Calls to change the allocation of SDRs are not new, nor is the idea that SDRs could function as reparations for transatlantic slavery and colonialism. Professor Cynthia L Hewitt of Morehouse College championed exactly this strategy as early as 2004. What is new is the political possibility opened up by growing awareness of the global climate crisis, which requires solutions that are not only practical but historically correct. . The reallocation of SDRs, as Barbadian Prime Minister Mia Mottley suggested in her “scathing” speech at Cop26, is both.
Introduced in 1969, SDRs are essentially “IMF coupons” distributed to central banks or national treasuries around the world, who can either hold them or exchange them with other member countries for cash. “Adding SDRs to a country’s international reserves makes it more financially resilient,” says the IMF. “In times of crisis, a country can dip into its savings for urgent needs (for example, to pay for importing vaccines).”
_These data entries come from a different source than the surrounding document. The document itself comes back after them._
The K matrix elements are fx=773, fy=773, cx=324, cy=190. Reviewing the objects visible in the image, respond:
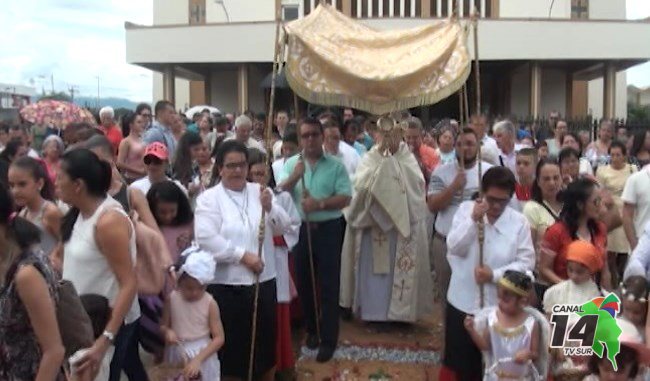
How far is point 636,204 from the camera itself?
678 centimetres

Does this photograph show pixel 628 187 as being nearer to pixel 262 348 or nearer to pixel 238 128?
pixel 262 348

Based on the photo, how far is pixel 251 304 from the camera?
5414 millimetres

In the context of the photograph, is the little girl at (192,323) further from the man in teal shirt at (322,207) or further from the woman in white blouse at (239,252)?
the man in teal shirt at (322,207)

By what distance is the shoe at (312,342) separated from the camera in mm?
6914

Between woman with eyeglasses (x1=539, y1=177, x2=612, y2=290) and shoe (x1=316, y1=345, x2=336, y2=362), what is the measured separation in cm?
208

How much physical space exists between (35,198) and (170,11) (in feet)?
121

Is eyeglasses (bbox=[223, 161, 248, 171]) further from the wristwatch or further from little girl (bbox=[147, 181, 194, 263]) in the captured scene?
the wristwatch

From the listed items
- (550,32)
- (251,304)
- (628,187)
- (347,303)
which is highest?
(550,32)

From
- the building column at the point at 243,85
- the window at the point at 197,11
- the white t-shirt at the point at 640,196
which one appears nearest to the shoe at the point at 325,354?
the white t-shirt at the point at 640,196

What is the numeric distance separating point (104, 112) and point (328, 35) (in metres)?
5.78

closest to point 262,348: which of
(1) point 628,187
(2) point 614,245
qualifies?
(1) point 628,187

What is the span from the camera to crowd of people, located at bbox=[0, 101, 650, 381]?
12.7 feet

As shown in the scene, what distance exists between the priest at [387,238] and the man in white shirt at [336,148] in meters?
0.56

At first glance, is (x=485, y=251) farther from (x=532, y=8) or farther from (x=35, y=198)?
(x=532, y=8)
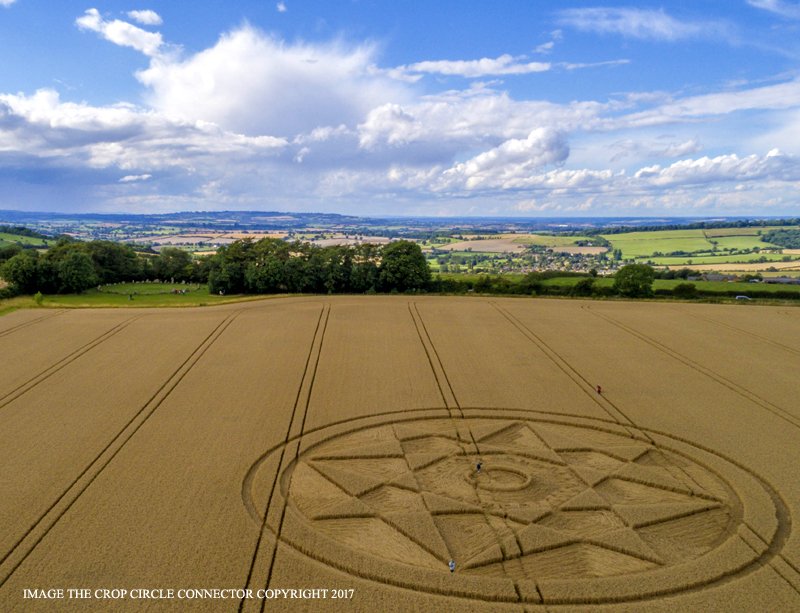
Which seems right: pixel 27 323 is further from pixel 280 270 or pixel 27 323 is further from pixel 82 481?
pixel 82 481

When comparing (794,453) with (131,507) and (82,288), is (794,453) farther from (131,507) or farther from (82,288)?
(82,288)

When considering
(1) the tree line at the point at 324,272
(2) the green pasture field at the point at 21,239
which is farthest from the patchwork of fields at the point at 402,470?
(2) the green pasture field at the point at 21,239

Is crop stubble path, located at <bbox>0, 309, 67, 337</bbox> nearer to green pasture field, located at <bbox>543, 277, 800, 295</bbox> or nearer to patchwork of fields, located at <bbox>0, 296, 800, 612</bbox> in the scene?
patchwork of fields, located at <bbox>0, 296, 800, 612</bbox>

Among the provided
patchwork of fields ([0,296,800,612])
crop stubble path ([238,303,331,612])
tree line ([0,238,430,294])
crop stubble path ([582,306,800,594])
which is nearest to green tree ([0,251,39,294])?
tree line ([0,238,430,294])

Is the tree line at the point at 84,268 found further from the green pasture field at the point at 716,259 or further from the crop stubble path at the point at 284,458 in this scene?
the green pasture field at the point at 716,259

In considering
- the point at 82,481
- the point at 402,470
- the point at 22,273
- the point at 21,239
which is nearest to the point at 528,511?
the point at 402,470

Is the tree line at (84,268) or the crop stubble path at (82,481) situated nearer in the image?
the crop stubble path at (82,481)
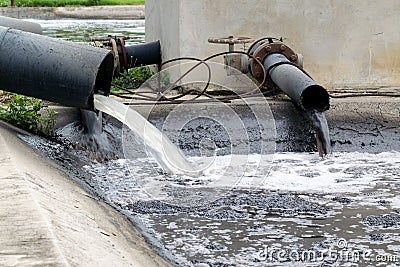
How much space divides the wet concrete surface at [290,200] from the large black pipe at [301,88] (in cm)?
28

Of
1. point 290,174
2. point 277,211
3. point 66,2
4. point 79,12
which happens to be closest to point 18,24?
point 290,174

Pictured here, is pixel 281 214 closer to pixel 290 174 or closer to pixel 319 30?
pixel 290 174

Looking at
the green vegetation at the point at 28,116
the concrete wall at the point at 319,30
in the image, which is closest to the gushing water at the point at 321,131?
the concrete wall at the point at 319,30

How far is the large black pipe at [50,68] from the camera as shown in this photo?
6582 mm

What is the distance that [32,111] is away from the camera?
24.2ft

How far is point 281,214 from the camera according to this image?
5.75 metres

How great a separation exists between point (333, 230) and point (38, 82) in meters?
2.79

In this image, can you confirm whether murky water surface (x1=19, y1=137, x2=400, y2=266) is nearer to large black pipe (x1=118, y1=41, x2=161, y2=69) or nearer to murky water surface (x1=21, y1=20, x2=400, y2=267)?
murky water surface (x1=21, y1=20, x2=400, y2=267)

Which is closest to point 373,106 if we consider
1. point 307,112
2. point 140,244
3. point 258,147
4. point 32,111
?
point 307,112

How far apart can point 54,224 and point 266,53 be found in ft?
17.2

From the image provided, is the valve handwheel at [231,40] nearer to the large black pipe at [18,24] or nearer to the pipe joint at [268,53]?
the pipe joint at [268,53]

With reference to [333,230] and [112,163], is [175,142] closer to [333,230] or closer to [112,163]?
[112,163]

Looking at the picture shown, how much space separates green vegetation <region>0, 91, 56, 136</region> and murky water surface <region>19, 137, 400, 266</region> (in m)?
0.31

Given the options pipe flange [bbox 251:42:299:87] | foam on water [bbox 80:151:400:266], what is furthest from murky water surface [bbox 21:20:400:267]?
pipe flange [bbox 251:42:299:87]
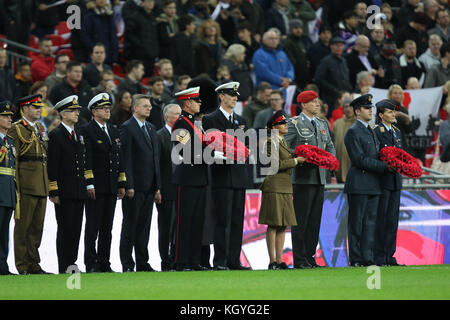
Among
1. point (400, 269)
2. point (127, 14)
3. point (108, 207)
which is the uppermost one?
point (127, 14)

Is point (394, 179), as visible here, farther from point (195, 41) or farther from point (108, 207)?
point (195, 41)

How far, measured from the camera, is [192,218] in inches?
486

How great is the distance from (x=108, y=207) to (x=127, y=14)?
700cm

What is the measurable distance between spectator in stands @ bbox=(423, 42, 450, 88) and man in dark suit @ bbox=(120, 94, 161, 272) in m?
8.91

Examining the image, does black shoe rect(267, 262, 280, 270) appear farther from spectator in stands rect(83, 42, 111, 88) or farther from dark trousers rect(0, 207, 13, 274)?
spectator in stands rect(83, 42, 111, 88)

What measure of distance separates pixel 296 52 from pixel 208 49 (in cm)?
240

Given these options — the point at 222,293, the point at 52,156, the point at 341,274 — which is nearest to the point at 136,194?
the point at 52,156

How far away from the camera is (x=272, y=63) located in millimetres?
19016

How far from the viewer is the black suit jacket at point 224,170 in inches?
484

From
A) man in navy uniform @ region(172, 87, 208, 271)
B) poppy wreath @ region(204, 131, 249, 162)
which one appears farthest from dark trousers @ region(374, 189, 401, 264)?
man in navy uniform @ region(172, 87, 208, 271)

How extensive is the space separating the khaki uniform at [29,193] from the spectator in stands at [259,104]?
550 centimetres

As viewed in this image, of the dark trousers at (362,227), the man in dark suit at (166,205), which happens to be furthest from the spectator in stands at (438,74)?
the man in dark suit at (166,205)

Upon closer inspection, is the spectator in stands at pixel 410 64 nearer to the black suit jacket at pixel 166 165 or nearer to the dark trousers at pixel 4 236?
the black suit jacket at pixel 166 165

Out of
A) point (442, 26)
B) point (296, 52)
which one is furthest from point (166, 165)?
point (442, 26)
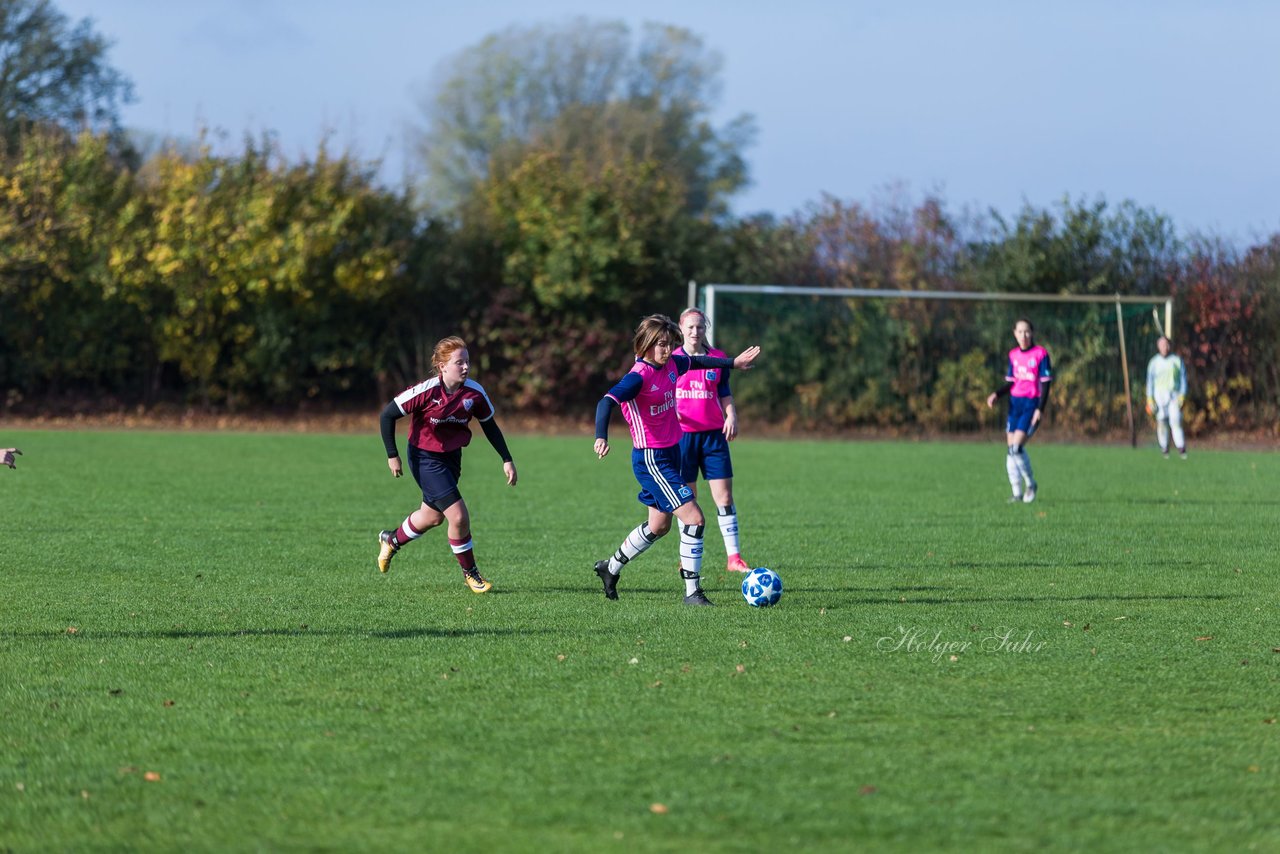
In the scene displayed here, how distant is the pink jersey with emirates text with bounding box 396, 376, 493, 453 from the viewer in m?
8.77

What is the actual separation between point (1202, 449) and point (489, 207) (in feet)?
51.2

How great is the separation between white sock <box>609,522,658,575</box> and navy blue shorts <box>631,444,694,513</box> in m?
0.17

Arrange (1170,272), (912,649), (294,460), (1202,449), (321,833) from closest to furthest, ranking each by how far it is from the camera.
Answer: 1. (321,833)
2. (912,649)
3. (294,460)
4. (1202,449)
5. (1170,272)

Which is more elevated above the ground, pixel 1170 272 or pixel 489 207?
pixel 489 207

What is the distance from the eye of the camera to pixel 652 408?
8547mm

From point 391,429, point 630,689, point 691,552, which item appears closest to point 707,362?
point 691,552

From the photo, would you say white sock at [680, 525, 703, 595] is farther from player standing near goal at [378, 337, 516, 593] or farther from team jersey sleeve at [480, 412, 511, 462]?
team jersey sleeve at [480, 412, 511, 462]

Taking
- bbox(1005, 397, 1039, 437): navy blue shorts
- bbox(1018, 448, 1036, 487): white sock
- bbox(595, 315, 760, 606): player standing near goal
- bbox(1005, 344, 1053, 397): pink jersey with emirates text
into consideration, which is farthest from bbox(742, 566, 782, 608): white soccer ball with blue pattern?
bbox(1005, 344, 1053, 397): pink jersey with emirates text

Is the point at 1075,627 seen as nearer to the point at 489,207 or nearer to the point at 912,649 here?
the point at 912,649

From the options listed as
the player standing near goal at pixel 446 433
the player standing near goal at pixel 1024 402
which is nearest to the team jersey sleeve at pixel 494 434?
the player standing near goal at pixel 446 433

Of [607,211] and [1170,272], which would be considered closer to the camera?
[1170,272]

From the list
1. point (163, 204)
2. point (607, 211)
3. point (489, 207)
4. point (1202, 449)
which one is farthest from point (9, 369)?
point (1202, 449)

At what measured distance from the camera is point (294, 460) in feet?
63.9

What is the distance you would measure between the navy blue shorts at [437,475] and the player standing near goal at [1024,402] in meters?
7.35
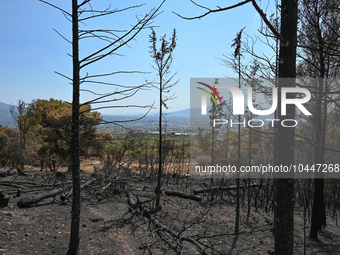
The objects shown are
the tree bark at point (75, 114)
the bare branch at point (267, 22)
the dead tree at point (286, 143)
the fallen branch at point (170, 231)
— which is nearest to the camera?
the bare branch at point (267, 22)

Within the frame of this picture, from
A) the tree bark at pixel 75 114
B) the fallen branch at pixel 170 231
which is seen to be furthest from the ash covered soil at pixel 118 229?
the tree bark at pixel 75 114

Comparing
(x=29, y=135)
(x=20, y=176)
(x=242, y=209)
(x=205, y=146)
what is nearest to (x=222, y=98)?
(x=242, y=209)

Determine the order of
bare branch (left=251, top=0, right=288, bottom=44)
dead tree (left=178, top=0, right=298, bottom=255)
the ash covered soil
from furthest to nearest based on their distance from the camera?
the ash covered soil → dead tree (left=178, top=0, right=298, bottom=255) → bare branch (left=251, top=0, right=288, bottom=44)

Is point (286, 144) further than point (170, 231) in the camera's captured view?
No

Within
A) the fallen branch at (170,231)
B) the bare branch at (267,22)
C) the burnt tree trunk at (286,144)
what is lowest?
the fallen branch at (170,231)

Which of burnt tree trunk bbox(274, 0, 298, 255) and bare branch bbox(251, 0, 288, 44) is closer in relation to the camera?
bare branch bbox(251, 0, 288, 44)

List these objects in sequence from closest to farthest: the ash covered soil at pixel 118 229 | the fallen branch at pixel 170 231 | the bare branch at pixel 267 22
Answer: the bare branch at pixel 267 22 → the ash covered soil at pixel 118 229 → the fallen branch at pixel 170 231

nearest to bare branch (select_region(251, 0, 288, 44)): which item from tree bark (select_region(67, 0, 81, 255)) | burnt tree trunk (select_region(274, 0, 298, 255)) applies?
burnt tree trunk (select_region(274, 0, 298, 255))

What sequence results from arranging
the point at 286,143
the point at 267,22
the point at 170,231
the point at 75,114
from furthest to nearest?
the point at 170,231
the point at 75,114
the point at 286,143
the point at 267,22

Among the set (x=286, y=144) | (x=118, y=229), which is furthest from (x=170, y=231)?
(x=286, y=144)

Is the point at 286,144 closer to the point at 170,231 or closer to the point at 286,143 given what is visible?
the point at 286,143

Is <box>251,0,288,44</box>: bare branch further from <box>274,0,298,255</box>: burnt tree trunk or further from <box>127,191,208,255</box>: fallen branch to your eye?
<box>127,191,208,255</box>: fallen branch

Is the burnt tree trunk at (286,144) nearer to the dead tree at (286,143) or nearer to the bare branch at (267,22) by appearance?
the dead tree at (286,143)

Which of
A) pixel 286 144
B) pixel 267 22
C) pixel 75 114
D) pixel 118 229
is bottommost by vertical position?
pixel 118 229
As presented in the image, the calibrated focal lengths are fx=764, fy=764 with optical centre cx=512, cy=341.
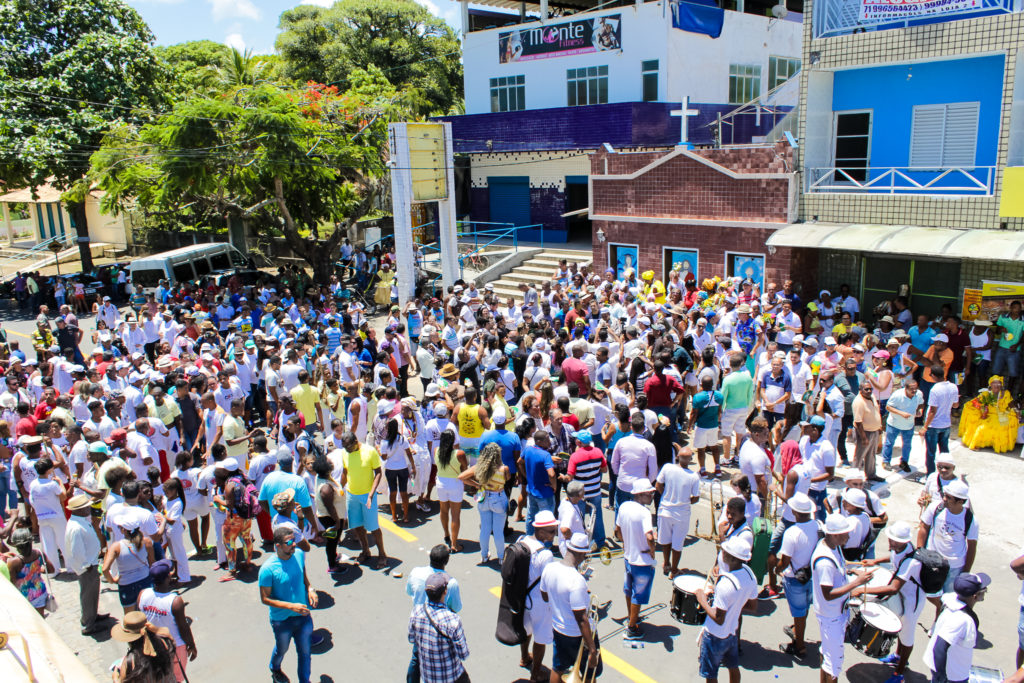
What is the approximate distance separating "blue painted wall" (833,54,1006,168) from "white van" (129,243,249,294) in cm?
1750

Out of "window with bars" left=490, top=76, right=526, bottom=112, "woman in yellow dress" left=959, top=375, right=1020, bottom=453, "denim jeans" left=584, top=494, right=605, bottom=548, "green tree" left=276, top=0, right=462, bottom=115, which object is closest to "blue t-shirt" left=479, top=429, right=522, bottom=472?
"denim jeans" left=584, top=494, right=605, bottom=548

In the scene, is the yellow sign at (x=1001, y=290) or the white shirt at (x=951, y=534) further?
the yellow sign at (x=1001, y=290)

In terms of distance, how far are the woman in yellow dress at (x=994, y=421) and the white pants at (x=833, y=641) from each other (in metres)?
6.15

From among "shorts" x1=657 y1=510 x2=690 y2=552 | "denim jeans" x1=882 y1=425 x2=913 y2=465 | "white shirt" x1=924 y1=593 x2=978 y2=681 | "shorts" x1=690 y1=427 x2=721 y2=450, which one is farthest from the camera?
"denim jeans" x1=882 y1=425 x2=913 y2=465

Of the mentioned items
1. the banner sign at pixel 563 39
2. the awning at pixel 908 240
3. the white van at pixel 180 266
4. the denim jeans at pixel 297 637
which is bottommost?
the denim jeans at pixel 297 637

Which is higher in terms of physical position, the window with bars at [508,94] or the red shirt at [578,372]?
the window with bars at [508,94]

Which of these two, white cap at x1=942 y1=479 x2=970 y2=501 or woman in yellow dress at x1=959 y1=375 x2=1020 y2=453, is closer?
white cap at x1=942 y1=479 x2=970 y2=501

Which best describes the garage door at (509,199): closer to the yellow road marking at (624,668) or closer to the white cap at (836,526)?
the yellow road marking at (624,668)

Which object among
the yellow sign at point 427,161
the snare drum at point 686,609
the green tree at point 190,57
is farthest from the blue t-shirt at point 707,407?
Result: the green tree at point 190,57

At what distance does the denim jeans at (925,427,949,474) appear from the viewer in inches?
364

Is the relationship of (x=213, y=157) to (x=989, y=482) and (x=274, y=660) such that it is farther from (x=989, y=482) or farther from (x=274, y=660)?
(x=989, y=482)

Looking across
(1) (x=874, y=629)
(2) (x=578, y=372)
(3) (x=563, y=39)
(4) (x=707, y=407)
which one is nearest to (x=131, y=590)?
(2) (x=578, y=372)

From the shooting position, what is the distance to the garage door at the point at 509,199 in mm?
28516

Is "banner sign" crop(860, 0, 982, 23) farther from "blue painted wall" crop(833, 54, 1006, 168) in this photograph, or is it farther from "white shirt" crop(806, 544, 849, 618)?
"white shirt" crop(806, 544, 849, 618)
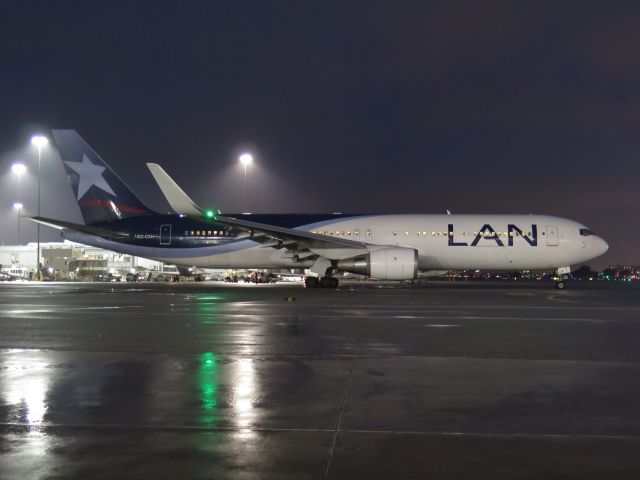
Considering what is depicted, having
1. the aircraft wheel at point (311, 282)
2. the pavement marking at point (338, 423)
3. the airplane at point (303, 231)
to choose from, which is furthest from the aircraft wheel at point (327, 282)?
the pavement marking at point (338, 423)

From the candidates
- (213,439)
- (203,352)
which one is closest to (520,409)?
(213,439)

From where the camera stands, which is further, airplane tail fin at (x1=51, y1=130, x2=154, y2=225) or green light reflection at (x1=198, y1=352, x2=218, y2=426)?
airplane tail fin at (x1=51, y1=130, x2=154, y2=225)

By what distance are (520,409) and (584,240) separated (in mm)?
28061

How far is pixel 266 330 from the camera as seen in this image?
11844mm

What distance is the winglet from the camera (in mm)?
28406

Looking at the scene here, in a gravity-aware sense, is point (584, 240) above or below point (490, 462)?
above

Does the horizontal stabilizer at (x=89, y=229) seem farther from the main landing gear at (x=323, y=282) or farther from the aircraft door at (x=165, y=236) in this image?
the main landing gear at (x=323, y=282)

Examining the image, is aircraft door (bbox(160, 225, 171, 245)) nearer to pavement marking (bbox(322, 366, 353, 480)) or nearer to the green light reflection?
the green light reflection

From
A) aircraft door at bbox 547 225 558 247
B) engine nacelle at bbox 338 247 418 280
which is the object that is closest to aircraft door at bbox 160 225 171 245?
engine nacelle at bbox 338 247 418 280

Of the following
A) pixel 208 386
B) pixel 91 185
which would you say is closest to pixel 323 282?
pixel 91 185

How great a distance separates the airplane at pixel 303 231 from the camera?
1168 inches

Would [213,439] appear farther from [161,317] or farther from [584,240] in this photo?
[584,240]

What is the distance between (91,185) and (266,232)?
11.4 meters

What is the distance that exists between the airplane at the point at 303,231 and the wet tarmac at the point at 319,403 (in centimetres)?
1755
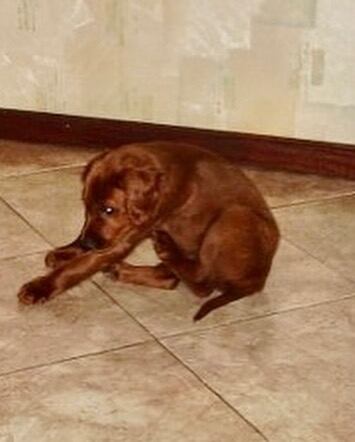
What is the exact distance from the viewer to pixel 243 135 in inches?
114

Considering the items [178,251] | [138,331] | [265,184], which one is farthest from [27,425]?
[265,184]

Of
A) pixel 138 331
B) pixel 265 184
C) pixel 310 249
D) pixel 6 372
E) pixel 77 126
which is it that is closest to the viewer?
pixel 6 372

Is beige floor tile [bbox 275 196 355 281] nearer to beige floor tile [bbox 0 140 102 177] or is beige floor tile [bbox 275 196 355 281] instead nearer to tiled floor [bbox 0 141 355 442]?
tiled floor [bbox 0 141 355 442]

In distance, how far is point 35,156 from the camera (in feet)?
9.67

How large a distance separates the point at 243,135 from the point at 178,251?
83cm

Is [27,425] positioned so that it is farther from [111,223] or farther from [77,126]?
[77,126]

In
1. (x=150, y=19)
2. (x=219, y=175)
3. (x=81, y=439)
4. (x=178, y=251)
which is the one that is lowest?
(x=81, y=439)

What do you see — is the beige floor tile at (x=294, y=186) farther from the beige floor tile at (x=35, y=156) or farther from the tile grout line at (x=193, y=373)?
the tile grout line at (x=193, y=373)

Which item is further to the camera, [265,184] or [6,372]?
[265,184]

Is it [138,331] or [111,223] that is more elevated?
[111,223]

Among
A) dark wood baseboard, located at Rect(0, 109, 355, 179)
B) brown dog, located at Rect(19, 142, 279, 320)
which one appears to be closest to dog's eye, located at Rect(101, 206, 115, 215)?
A: brown dog, located at Rect(19, 142, 279, 320)

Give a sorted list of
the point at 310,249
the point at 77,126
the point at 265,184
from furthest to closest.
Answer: the point at 77,126
the point at 265,184
the point at 310,249

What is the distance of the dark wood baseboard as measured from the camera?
2.85 m

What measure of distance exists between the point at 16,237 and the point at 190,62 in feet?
2.44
Unfortunately, the general allocation of SDRs is unfair and inefficient. It is not a coincidence. At the 1944 Bretton Woods conference, 44 nations “negotiated” plans for the IMF and World Bank, but only two counted: the United States and the United Kingdom, with the latter ranking far behind. The allocation of quotas was decided by wartime politics, as Raymond Mikesell, the author of the “formula”, explained 50 years later. No European country expected to lose its empire; The presence of India as the only colony was the exception proving the rule.
Two decades later, dozens of new countries in Africa and Asia had achieved political independence from Britain, France and others. In the mid-1960s, Third World countries dominated the UN General Assembly, but the “economic decolonization” they sought was impossible without equal representation in global economic governance – the IMF created a whole new “African department” to manage the overflow. It is in this context that the SDRs were born.
“In 1965, when serious discussions about the creation of the SDR began, a group of experts…argued that SDRs should be allocated with a view to meeting the development needs of newly independent countries,” explains the historian Economics Barry Eichengreen. As the former colonial powers and the United States enjoyed a “golden age” of fossil fuel-fueled capitalism, inequality between rich and poor countries reached new heights. According to some, SDRs would allow poor countries to prioritize development that colonialism had denied, without risking massive capital flight or default. “But when the SDRs were issued in 1970, they were allocated in proportion to IMF member quotas.”
Last August, the IMF’s board of governors approved $650 billion in new SDRs, its largest allocation since 1945 and more than double its expansion in 2009 at the height of the global financial crisis. However, because SDRs are allocated by quota, low-income developing countries only received 1.4% of this massive sum. High-income developing countries like China did better, at 22%, but rich countries took the lion’s share – more than 60%. The United States gobbled up an obscene 17%. Additionally, U.S. law requires the U.S. Treasury to consult with Congress on any material changes to SDR allocations, giving U.S. lawmakers a functional unilateral veto over any new and significant SDR allocations.
Of course, the US will never touch its SDRs – the “exorbitant privilege” of the US dollar means the country can print all the money it needs. Other rich countries have equally low or zero utilization rates; reaching their SDRs would be an admission of failure. At the other end, the vast majority of small island developing states and low-income developing countries – countries that, let’s not forget, have never created a global financial meltdown – rely on their meager reserves for emergencies of all kinds.
The quota system is worse than a relic – it is a literal representation of how colonialism continues to exclude poor countries from global governance. For African countries still using the CFA franc currency instituted by the French empire, the link with colonialism goes far beyond the symbolic: while most countries in the world are authorized to use their SDRs without conditions, the use of SDRs by these former French colonies is assessed through IMF-backed “surveillance consultations” on a “case-by-case” basis. The size of the quotas also determines voting power on the IMF’s board of governors, giving the United States a 17% share of the vote. Since major IMF decisions require an 85% vote share, this gives the US a functional veto over the voting system on which SDR allocations are currently based. The IMF recognizes the need for change, but the US has blocked even marginal reforms, while hoarding SDRs it neither needs nor uses.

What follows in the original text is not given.